### Extracted text

MATERIALS AND METHODS
Ethnics standards and sample preparation
This study and the procedures were approved by the Institutional Review Boards of Hainan Medical University and the Medical Ethics Committee of Hainan Medical University (No. HYLL‐2020‐012). The humane and ethical research principles recommended by Hainan Medical University were followed in this study.Blood samples were collected using the FTA cards with the written informed consent from 657 unrelated healthy Ha Hlai individuals (497 males and 160 females) from the districts of Ha localism. All self‐declared Ha Hlai indigenous subjects were needed to be no intermarriage with people of other populations and other subgroups of Hlai, used the Ha localism as their mother tongue and resided in the regions of Ha dialect at least three generations.
DNA extractions and quantification
Genomic DNA was extracted using the QIAamp DNA Blood Mini Kit (Qiagen, Germany) according to the manufacturer's protocol. The quantity of the DNA template was determined using Qubit 3.0 Fluorometer (Invitrogen™, Life Technologies™, USA) according to the manufacturer's instructions. Based on quantitative results, samples were normalized to 1.0 ng/μl and stored at −20°C until amplification.
Multiplex amplification and STR genotyping
The Huaxia™ Platinum PCR Amplification System (Applied Biosystems®, Life Technologies™, USA) which consisted of 23 autosomal STRs, two sex‐linked inherited Y‐InDel (rs2032678), and Amelogenin for STR genotyping and co‐amplified in one multiplex PCR on the Veriti® 96 Well Thermal Cycler System (Applied Biosystems®, Life Technologies™, USA) in accordance with the manufacturer's instructions.The amplified products were separated by capillary electrophoresis on an Applied Biosystems 3500 Genetic Analyzer (Applied Biosystems®, Life Technologies™, USA). Allele designation was conducted using GeneMapper® ID‐X software (Applied Biosystems®, Life Technologies™, USA) by comparing the fragment size with the corresponding allelic ladder provided by the Huaxia™ Platinum PCR Amplification System.

######

Work order 1:
Answer these questions from the methods section:
(a) How many individuals gave blood samples, and how many of them were male and how many female?
(b) To what concentration were the DNA samples normalized, and at what temperature were they stored?
(c) Which software was used for allele designation?
Work order 2: Reproduce the methods section from "DNA extractions and" up to and including "at −20°C until amplification.".

### Data section

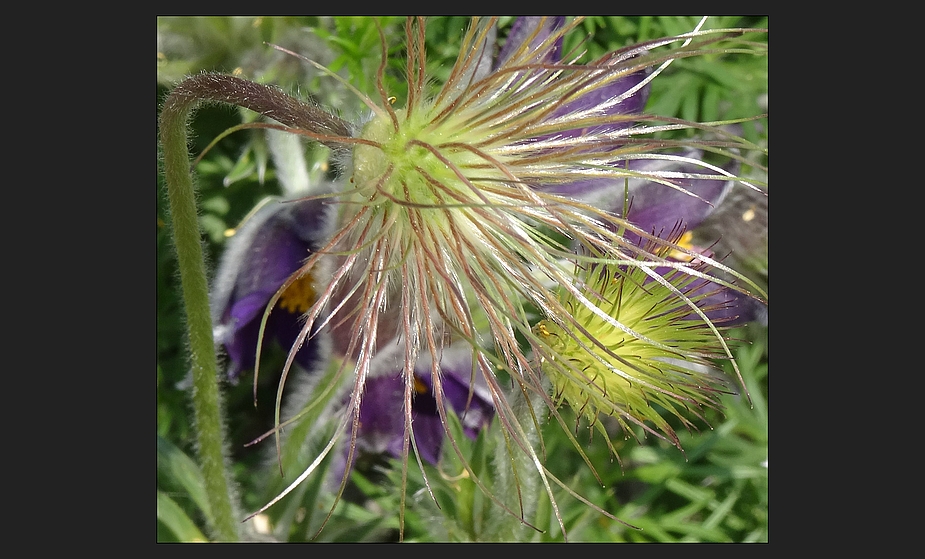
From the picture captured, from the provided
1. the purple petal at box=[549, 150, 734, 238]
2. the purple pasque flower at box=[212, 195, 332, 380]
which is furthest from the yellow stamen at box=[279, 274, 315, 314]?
the purple petal at box=[549, 150, 734, 238]

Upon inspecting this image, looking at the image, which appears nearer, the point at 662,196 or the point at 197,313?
the point at 197,313

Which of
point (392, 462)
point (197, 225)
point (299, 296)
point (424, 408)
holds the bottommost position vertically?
point (392, 462)

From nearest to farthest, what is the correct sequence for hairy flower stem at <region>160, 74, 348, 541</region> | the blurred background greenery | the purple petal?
hairy flower stem at <region>160, 74, 348, 541</region> → the purple petal → the blurred background greenery

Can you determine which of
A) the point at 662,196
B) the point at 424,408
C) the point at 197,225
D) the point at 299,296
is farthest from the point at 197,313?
the point at 662,196

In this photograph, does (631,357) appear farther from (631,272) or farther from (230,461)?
(230,461)

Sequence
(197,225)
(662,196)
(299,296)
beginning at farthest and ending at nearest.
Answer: (299,296), (662,196), (197,225)

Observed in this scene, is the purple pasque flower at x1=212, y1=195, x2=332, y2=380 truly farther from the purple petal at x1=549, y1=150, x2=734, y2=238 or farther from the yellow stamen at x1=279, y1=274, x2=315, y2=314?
the purple petal at x1=549, y1=150, x2=734, y2=238

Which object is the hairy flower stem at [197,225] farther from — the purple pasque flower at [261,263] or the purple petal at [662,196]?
the purple petal at [662,196]

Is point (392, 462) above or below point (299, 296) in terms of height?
below

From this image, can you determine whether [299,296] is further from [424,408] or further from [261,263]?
[424,408]
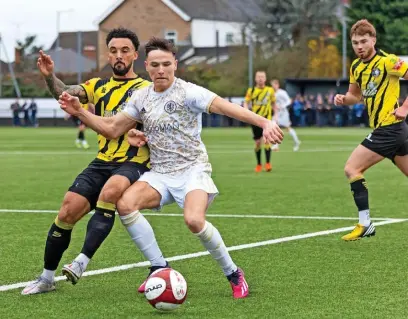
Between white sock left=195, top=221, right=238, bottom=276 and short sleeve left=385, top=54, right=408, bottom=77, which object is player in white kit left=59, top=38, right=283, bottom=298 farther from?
short sleeve left=385, top=54, right=408, bottom=77

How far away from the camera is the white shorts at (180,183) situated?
8078 mm

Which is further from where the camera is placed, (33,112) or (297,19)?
(297,19)

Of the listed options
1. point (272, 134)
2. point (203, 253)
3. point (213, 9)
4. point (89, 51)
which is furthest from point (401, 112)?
point (89, 51)

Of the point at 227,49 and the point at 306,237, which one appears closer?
the point at 306,237

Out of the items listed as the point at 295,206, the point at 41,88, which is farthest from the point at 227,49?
the point at 295,206

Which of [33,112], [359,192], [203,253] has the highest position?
[359,192]

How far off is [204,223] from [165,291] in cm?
71

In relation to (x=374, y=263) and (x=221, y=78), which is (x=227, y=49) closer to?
(x=221, y=78)

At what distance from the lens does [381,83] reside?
1135cm

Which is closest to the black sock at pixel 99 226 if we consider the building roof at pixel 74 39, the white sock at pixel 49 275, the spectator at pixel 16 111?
the white sock at pixel 49 275

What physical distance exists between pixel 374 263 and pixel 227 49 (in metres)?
83.5

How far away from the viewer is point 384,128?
1144 cm

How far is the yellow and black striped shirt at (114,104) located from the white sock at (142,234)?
704 millimetres

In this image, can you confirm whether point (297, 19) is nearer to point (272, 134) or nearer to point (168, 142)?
point (168, 142)
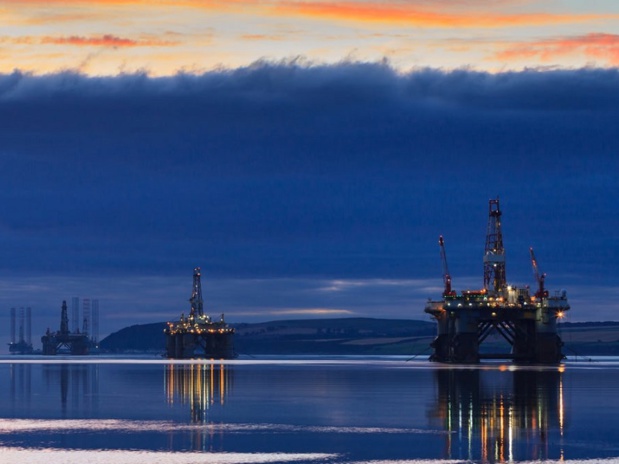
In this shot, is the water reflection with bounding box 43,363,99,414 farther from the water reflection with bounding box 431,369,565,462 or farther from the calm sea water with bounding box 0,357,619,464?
Answer: the water reflection with bounding box 431,369,565,462

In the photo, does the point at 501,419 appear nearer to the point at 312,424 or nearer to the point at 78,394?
the point at 312,424

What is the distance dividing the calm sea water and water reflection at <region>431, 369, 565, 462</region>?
0.28ft

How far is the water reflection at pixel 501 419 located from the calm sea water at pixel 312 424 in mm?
85

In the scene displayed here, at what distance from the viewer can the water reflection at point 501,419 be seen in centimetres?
6375

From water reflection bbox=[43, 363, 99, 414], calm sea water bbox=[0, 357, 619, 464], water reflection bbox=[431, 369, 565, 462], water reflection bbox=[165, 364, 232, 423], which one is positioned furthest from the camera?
water reflection bbox=[43, 363, 99, 414]

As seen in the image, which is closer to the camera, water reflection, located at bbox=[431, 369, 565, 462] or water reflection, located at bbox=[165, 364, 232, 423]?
water reflection, located at bbox=[431, 369, 565, 462]

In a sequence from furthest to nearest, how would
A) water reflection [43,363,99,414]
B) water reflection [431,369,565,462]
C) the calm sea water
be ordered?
1. water reflection [43,363,99,414]
2. water reflection [431,369,565,462]
3. the calm sea water

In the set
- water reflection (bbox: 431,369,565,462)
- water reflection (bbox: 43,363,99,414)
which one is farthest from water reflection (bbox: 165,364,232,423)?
water reflection (bbox: 431,369,565,462)

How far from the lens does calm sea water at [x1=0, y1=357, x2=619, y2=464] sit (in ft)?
207

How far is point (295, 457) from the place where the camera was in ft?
204

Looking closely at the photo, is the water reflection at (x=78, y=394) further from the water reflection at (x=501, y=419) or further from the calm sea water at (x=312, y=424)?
the water reflection at (x=501, y=419)

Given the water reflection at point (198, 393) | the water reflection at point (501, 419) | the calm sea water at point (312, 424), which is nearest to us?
the calm sea water at point (312, 424)

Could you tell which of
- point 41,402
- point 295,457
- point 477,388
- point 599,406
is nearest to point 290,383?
point 477,388

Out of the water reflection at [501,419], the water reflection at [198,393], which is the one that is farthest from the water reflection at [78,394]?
the water reflection at [501,419]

######

Expected output 1:
(a) 657 individuals: 497 males and 160 females.
(b) 1.0 ng/μl, stored at −20°C.
(c) GeneMapper® ID‐X software.

Expected output 2:
DNA extractions and quantification
Genomic DNA was extracted using the QIAamp DNA Blood Mini Kit (Qiagen, Germany) according to the manufacturer's protocol. The quantity of the DNA template was determined using Qubit 3.0 Fluorometer (Invitrogen™, Life Technologies™, USA) according to the manufacturer's instructions. Based on quantitative results, samples were normalized to 1.0 ng/μl and stored at −20°C until amplification.